■ Stated goal: Can you render everything from the first line down to the one containing "2.66 meters" as a Markdown table with the columns Row and Line, leaving out blank lines?

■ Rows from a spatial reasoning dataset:
·····

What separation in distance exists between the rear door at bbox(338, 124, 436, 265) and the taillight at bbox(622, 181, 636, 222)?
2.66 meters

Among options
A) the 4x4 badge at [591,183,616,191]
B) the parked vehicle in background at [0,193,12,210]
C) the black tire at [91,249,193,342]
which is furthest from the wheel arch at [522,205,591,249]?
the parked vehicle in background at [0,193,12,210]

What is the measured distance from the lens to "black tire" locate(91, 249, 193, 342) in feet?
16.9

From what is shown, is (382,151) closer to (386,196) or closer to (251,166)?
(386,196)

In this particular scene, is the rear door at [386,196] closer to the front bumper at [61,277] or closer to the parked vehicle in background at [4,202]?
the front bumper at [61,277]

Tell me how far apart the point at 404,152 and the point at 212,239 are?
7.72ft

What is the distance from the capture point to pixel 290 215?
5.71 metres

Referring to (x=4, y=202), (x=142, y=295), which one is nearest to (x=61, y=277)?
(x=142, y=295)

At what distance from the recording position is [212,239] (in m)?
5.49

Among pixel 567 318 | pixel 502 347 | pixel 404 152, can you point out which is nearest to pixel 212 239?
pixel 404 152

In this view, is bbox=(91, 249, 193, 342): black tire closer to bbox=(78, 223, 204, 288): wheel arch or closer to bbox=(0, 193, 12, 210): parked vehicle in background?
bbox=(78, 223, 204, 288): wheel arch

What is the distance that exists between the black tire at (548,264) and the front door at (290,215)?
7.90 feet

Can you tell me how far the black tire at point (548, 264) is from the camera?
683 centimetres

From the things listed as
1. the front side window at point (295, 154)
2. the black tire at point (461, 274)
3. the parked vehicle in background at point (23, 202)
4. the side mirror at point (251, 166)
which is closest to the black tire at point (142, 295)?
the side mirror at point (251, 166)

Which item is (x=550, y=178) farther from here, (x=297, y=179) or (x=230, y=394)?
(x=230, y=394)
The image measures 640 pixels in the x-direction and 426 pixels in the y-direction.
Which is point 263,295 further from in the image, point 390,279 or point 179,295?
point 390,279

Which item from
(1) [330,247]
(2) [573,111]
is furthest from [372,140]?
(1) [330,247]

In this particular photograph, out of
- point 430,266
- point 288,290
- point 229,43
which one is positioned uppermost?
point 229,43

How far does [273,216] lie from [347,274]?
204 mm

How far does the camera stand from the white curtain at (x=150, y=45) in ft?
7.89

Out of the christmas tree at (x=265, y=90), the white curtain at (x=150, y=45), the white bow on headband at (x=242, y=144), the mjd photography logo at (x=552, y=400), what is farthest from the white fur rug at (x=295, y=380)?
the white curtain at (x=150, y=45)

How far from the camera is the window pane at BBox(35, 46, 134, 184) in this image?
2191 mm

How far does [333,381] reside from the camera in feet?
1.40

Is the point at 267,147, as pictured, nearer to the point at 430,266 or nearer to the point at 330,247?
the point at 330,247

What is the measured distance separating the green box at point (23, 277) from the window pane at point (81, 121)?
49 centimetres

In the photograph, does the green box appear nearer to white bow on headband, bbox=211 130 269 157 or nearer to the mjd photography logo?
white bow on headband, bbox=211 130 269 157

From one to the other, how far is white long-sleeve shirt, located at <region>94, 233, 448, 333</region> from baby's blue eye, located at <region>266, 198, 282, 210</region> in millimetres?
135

·····

■ Response to this task:
| Row | Line |
|---|---|
| 1 | What separation in distance exists between the rear door at bbox(338, 124, 436, 265) and the taillight at bbox(622, 181, 636, 222)? |
| 2 | 2.66 meters |